La suite directe d’un énorme succès du cinéma espagnol
Critique : Plébiscité par le public espagnol, El Pico est en 1983 le plus gros succès d’Eloy de la Iglesia et également du cinéma quinqui qui s’intéresse depuis la fin des années 70 aux marginaux et autres délinquants des banlieues ibériques. Face à un tel raz-de-marée – non relayé par les critiques qui n’y voient qu’un film sensationnaliste – le producteur J.A. Pérez Giner demande immédiatement à Eloy de la Iglesia de mettre en chantier une suite qui surferait sur le phénomène. Ainsi, le réalisateur est prié de raconter la destinée de Paco – toujours interprété par son acteur-fétiche José Luis Manzano – qui va cette fois-ci se retrouver en prison. Pour cela, le cinéaste obtient de tourner au cœur de la prison de Carabanchel, célèbre maison de détention franquiste située à Madrid. Ainsi, El Pico 2 (1984) est le tout premier film à poser ses caméras au sein de cet établissement à la réputation sulfureuse.
Visiblement écrit très rapidement afin de ne pas laisser le temps au phénomène El Pico de retomber, El Pico 2 entend s’attaquer cette fois-ci à la corruption généralisée dans l’Espagne de la Transition démocratique. Ainsi, la première heure envoie Paco en prison pour le meurtre de son ancien fournisseur de drogue. Cette partie était l’occasion pour Eloy de la Iglesia de dénoncer les conditions de détention au sein des prisons espagnoles et de livrer un classique film de geôle, avec ses traditionnels viols homosexuels et ses trafics de drogue organisés.
El Pico 2 est moins délibérément provocant
Alors que l’univers carcéral avait tout pour inspirer Eloy de la Iglesia, le cinéphile habitué à ses excès le trouvera ici bien assagi. Sans doute limité par le succès public du précédent volet, de la Iglesia semble avoir mis de l’eau dans son vin avec El Pico 2 (1984) qui met la pédale douce sur les provocations.

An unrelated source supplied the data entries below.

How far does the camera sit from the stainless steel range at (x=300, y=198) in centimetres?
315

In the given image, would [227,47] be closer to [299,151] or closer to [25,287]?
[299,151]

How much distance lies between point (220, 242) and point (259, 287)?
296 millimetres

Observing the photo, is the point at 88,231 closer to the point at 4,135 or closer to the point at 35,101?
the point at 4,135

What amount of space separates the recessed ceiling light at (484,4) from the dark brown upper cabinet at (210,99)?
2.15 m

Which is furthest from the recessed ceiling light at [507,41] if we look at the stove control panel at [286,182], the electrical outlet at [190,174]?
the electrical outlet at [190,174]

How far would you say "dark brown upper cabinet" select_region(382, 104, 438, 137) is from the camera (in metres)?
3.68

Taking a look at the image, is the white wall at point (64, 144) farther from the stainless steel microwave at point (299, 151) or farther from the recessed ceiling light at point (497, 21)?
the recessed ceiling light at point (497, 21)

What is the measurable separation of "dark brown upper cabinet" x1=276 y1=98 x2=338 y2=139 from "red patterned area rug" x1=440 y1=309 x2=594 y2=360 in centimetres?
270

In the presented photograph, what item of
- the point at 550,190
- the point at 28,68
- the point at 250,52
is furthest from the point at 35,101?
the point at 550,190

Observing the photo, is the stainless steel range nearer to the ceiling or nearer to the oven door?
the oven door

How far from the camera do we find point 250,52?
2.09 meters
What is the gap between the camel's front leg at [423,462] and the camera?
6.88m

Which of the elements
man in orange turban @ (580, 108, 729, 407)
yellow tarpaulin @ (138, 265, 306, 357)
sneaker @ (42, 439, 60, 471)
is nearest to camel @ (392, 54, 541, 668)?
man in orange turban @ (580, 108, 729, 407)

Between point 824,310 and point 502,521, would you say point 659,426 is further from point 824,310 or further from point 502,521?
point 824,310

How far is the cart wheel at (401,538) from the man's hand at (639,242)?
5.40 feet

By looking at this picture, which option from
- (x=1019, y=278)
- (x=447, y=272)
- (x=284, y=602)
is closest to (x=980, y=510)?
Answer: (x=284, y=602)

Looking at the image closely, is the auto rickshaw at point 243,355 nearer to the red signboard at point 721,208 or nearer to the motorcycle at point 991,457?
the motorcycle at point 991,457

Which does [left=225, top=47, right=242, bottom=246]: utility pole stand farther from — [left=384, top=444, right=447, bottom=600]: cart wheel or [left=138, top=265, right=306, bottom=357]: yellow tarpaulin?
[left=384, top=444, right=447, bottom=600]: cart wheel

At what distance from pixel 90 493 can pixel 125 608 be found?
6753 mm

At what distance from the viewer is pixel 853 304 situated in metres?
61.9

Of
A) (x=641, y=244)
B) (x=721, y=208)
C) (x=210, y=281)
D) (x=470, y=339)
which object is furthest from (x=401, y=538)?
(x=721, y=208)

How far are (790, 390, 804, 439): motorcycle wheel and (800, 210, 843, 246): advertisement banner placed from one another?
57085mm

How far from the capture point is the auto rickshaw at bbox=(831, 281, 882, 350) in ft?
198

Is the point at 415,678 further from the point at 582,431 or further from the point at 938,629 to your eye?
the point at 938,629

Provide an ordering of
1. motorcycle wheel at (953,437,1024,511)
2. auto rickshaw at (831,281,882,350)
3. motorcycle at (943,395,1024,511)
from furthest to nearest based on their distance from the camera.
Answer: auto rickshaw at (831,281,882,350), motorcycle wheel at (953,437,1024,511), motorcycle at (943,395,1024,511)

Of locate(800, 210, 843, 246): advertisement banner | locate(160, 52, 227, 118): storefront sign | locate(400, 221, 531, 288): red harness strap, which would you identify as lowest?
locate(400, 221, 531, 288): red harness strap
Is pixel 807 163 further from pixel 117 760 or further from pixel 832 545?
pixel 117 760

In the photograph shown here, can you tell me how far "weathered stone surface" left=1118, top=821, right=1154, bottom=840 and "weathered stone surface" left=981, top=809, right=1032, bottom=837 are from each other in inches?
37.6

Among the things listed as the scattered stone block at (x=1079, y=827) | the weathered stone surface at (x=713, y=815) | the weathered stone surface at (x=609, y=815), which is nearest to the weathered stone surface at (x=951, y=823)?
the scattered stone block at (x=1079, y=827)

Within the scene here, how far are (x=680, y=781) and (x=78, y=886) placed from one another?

Certes, son univers carcéral est implacable comme il se doit, mais on ne trouve guère dans cette partie de scène choc qui resterait en mémoire. On peut en tout cas signaler la présence magnétique de José Luis Fernández ‘Pirri’ dans le rôle de l’ami de Paco. Sa prestation compense la faiblesse du jeu de José Luis Manzano qui semble davantage diminué par son usage intensif des drogues sur le plateau. Son regard est souvent absent, voire franchement éteint lors de moments pourtant importants. Lui qui fut une révélation lors des films précédents du cinéaste se révèle donc moins à l’aise ici.
El Pico 2 dézingue les institutions espagnoles corrompues
Face à lui, on est en droit d’apprécier le jeu complexe de Fernando Guillén dans le rôle du père issu de la Guardia Civil. Il remplace ici José Manuel Cervino qui ne semble pas avoir été disponible pour reprendre un rôle pourtant central. Comme dans El Pico, la relation entre le père et le fils est également au cœur de cette suite. Malheureusement, les développements psychologiques ne sont pas nécessairement crédibles et l’on ne comprend pas toujours les allers et venues du gamin face à un père qui fait tout pour protéger sa progéniture.
En fait, si El Pico 2 est moins provocant sur le plan sexuel, il ne prend pas de gants avec des institutions qui sont uniformément décrites comme corrompues. Non seulement la Guardia Civil en prend pour son grade, mais la justice espagnole apparaît également comme totalement corrompue, tandis que la presse est fustigée comme une machine à créer des scandales. Dans El Pico 2 (1984), Eloy de la Iglesia déverse donc sa bile sur l’ensemble de la société ibérique issue de la dictature.
Une suite qui n’a pas connu le même succès que son prédécesseur
Malheureusement, il livre ses impressions dans une œuvre moins bien construite, souvent trop longue et qui hésite entre plusieurs chemins à emprunter. El Pico 2 pâtit aussi du manque d’implication du jeune acteur José Luis Manzano. En fait, il semble que la drogue qui circulait massivement sur le plateau du film a finit par avoir raison de l’équipe. On notera d’ailleurs que la jeune actrice Andrea Albani (ici créditée Lali Espinet) est également tombée dans l’addiction au cours de ces tournages. Elle mourut à 33 ans en 1994 des suites du sida contracté par l’usage intensif de drogue.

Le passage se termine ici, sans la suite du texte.